BEGIN GIVEN RECORDS

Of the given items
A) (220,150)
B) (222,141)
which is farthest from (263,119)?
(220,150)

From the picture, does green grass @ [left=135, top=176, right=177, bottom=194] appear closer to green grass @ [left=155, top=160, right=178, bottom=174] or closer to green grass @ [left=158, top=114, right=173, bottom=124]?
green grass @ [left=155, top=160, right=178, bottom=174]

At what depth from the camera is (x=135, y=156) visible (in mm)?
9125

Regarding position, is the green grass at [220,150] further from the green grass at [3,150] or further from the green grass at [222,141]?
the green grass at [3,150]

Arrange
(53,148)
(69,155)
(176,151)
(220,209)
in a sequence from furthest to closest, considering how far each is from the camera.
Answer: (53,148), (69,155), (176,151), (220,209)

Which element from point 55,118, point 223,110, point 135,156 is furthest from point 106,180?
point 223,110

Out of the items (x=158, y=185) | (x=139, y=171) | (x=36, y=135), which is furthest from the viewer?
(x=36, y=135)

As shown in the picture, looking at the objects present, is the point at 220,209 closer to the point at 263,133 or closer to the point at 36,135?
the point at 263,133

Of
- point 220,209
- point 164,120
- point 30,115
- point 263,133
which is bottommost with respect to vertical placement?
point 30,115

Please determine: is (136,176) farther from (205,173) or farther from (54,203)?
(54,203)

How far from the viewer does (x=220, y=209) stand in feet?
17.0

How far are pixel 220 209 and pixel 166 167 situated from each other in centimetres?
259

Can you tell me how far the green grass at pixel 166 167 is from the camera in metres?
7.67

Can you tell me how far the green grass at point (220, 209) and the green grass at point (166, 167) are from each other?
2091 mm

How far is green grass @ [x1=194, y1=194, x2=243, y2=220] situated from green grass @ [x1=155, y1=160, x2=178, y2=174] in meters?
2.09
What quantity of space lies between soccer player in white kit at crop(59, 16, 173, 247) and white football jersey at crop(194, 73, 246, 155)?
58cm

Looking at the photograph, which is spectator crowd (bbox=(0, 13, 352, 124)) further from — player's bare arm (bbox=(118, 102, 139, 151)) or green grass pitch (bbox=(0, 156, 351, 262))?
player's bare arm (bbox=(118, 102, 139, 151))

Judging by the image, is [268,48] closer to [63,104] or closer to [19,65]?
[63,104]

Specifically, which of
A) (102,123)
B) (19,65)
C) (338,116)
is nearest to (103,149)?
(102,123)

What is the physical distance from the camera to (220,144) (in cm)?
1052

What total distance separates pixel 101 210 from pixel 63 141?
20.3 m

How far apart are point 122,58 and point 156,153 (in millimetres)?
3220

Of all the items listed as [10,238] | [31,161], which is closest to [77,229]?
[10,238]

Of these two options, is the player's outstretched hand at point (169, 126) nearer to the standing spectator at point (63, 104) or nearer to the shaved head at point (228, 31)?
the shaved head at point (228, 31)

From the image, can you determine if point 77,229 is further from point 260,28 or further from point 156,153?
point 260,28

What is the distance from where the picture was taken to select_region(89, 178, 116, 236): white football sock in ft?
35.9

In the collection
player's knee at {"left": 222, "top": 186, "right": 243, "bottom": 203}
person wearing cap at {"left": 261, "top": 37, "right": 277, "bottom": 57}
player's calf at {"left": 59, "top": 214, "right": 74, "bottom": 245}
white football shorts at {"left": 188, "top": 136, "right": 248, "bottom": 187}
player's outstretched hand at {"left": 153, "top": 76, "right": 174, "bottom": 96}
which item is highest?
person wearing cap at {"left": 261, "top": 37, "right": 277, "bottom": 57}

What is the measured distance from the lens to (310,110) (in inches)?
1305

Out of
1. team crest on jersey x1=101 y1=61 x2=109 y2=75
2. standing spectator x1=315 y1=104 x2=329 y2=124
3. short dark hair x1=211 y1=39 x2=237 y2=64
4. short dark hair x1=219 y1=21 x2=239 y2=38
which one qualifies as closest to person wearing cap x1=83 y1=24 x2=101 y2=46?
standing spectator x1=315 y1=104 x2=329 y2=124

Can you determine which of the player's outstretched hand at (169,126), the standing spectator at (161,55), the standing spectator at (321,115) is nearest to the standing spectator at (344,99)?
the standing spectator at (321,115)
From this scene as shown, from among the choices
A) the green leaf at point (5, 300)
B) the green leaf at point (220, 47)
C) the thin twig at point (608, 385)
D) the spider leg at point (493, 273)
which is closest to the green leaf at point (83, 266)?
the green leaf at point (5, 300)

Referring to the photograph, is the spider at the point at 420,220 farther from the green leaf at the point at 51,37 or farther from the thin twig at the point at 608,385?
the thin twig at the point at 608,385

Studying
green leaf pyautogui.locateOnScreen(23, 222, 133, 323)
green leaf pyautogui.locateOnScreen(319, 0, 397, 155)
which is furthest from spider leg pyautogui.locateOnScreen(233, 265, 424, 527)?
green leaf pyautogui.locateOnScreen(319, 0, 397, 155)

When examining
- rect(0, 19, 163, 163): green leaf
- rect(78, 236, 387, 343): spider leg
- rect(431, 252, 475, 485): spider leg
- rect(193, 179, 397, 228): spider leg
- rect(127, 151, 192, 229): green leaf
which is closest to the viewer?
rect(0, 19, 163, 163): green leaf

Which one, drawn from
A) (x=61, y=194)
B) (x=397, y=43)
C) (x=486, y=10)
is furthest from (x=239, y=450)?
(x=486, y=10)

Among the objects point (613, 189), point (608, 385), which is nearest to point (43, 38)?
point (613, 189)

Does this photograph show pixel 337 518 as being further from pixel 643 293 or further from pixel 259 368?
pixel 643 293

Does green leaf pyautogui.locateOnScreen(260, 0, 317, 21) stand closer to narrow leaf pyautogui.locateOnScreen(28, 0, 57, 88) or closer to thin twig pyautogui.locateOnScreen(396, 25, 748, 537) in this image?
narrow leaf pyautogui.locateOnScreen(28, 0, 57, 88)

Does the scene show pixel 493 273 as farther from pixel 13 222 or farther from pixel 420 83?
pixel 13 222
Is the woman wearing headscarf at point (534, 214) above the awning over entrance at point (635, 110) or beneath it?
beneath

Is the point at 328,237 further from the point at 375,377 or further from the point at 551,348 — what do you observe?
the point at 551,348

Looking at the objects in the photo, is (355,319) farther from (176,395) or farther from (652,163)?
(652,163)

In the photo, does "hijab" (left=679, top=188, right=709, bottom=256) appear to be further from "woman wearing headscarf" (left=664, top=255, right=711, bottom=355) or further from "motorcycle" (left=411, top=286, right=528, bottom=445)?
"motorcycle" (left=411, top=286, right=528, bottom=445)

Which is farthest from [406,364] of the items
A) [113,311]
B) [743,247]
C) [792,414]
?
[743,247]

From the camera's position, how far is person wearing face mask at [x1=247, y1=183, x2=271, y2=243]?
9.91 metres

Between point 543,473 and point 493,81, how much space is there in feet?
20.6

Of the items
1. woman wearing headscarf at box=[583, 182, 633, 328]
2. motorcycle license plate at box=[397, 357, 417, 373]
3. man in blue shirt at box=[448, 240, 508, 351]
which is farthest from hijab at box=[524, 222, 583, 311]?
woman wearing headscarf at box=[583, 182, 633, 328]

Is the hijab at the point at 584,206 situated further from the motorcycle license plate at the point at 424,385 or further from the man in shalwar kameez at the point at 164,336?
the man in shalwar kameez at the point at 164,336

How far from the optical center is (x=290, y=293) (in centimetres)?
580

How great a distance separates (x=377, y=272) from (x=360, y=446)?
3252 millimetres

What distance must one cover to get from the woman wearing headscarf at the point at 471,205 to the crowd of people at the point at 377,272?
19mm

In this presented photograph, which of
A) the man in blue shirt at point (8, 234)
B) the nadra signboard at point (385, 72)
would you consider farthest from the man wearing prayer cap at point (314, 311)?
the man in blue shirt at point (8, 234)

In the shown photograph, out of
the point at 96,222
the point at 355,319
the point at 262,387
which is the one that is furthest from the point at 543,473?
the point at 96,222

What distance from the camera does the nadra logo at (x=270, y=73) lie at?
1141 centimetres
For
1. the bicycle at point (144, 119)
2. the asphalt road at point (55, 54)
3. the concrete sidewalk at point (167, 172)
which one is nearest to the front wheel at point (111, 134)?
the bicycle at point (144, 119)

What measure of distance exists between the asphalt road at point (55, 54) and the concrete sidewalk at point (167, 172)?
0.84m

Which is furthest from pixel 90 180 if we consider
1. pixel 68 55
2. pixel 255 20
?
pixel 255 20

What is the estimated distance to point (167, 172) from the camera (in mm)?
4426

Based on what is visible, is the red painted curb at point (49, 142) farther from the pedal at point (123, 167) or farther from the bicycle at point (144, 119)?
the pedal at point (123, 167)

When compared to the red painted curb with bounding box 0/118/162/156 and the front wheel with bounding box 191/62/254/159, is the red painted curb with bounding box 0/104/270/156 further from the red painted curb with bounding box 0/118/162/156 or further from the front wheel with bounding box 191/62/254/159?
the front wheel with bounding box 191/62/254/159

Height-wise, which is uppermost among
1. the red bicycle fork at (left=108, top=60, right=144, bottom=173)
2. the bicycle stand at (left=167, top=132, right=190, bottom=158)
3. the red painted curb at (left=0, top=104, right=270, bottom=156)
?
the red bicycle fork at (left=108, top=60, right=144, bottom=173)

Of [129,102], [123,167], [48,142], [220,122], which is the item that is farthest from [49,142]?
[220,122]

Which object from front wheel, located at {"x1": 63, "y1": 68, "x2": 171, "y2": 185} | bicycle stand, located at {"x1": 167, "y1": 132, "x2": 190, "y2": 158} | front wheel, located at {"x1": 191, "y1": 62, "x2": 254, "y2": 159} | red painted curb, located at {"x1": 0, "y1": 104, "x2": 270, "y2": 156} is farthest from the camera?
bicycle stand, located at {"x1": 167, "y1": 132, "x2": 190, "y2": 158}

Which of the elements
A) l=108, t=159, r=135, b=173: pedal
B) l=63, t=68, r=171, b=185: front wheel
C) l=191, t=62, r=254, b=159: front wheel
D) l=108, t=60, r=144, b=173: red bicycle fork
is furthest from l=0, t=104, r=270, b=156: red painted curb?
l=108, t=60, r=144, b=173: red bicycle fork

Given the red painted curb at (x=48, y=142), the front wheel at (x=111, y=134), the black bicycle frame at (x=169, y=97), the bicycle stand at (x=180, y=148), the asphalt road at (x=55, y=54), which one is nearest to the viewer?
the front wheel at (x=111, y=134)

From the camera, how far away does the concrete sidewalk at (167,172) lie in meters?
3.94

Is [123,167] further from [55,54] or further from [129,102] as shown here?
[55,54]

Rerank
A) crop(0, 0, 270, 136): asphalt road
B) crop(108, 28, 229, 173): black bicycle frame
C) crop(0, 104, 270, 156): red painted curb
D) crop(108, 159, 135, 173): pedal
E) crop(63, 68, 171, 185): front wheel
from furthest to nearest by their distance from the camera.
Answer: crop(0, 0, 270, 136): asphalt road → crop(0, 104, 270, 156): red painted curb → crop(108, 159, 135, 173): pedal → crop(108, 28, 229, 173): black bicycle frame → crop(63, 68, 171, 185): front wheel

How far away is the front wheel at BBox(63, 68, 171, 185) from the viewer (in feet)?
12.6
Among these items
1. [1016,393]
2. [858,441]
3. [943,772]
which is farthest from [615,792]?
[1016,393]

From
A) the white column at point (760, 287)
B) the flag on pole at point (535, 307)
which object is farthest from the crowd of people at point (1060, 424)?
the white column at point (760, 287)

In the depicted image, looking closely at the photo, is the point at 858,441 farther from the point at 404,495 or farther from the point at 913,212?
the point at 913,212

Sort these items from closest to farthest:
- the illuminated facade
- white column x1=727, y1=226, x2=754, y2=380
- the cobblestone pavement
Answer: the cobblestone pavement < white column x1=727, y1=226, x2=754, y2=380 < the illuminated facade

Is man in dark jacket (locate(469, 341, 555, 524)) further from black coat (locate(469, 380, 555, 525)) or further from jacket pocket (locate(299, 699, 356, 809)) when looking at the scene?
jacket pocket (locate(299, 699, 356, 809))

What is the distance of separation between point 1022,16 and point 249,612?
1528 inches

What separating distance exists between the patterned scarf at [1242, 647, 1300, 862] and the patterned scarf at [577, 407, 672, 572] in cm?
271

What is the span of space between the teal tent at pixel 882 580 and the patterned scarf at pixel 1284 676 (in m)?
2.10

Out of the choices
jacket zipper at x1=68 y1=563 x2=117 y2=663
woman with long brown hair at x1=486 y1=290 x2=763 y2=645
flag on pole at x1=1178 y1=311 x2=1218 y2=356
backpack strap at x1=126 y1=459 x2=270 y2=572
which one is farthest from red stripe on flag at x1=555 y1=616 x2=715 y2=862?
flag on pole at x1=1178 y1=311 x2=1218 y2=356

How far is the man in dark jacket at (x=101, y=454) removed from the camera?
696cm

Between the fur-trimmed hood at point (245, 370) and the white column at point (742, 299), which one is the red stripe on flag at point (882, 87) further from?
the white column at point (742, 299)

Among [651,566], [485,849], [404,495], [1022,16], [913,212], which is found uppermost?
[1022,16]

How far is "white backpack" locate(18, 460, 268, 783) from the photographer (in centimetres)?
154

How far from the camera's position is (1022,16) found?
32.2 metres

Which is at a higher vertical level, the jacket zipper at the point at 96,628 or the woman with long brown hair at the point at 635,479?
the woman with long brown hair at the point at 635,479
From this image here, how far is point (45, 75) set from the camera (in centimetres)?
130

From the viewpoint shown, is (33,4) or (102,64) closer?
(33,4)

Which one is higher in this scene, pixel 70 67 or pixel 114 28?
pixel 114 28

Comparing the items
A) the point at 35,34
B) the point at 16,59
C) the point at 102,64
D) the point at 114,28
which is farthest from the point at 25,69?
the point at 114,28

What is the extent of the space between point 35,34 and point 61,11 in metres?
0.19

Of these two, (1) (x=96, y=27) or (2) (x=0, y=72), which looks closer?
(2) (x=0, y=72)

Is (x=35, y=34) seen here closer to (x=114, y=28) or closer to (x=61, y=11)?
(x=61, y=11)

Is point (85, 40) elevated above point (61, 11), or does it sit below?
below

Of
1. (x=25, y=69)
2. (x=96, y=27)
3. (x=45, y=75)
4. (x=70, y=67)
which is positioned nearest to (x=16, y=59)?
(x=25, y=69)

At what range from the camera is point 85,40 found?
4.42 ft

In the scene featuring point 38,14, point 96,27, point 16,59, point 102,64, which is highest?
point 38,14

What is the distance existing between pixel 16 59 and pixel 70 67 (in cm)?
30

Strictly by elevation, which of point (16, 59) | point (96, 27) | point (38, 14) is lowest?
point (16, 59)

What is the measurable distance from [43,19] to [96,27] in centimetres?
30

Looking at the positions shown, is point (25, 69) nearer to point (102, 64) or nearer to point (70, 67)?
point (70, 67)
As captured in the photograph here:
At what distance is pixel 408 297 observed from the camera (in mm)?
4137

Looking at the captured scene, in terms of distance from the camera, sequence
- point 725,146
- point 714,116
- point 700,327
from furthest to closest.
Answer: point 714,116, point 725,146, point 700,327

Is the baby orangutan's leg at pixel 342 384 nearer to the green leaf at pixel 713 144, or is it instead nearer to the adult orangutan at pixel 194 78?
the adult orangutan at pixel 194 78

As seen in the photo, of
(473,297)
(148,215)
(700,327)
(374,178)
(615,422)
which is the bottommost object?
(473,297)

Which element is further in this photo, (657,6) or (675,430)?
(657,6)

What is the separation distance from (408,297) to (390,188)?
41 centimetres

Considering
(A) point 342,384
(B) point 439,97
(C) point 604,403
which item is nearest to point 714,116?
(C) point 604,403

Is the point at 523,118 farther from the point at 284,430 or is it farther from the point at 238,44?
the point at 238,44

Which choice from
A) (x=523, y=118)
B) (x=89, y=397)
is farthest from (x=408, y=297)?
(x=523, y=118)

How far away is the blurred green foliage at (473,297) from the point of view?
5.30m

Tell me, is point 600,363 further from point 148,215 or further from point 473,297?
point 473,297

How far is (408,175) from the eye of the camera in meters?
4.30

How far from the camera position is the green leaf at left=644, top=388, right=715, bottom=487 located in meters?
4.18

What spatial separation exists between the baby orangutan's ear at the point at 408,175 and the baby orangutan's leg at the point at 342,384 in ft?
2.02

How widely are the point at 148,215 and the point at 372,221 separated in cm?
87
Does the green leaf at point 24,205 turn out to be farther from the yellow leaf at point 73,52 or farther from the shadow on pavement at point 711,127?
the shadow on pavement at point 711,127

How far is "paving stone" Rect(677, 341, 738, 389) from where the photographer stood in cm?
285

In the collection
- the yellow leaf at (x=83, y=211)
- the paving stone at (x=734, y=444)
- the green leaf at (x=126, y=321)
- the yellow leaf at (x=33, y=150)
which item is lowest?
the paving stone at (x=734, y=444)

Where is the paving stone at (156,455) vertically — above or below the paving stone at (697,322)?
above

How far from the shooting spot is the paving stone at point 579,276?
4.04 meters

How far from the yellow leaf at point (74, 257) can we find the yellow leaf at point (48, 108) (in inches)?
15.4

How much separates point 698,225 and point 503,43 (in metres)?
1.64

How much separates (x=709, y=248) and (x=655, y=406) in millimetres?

END GIVEN RECORDS

◆ WHAT THIS TASK INVOLVES: Write the lines out exactly, from the one with "stood in cm?" down to the last line of the listing, and leave out all others.

◆ CORRECT ANSWER:
How far is "paving stone" Rect(677, 341, 738, 389) from where the photographer stood in cm?
285

In the collection
- the yellow leaf at (x=83, y=211)
- the paving stone at (x=734, y=444)
- the green leaf at (x=126, y=321)
- the yellow leaf at (x=33, y=150)
which item is lowest?
the paving stone at (x=734, y=444)

Where is the paving stone at (156,455) vertically — above or below the paving stone at (697,322)?
above

How far from the shooting spot is the paving stone at point 579,276?
4.04 meters

How far from the yellow leaf at point (74, 257) can we find the yellow leaf at point (48, 108) (in inches)?
15.4

How much separates point 698,225 and point 503,43 (in metres)?
1.64

How much separates (x=709, y=248) and (x=655, y=406) in millimetres?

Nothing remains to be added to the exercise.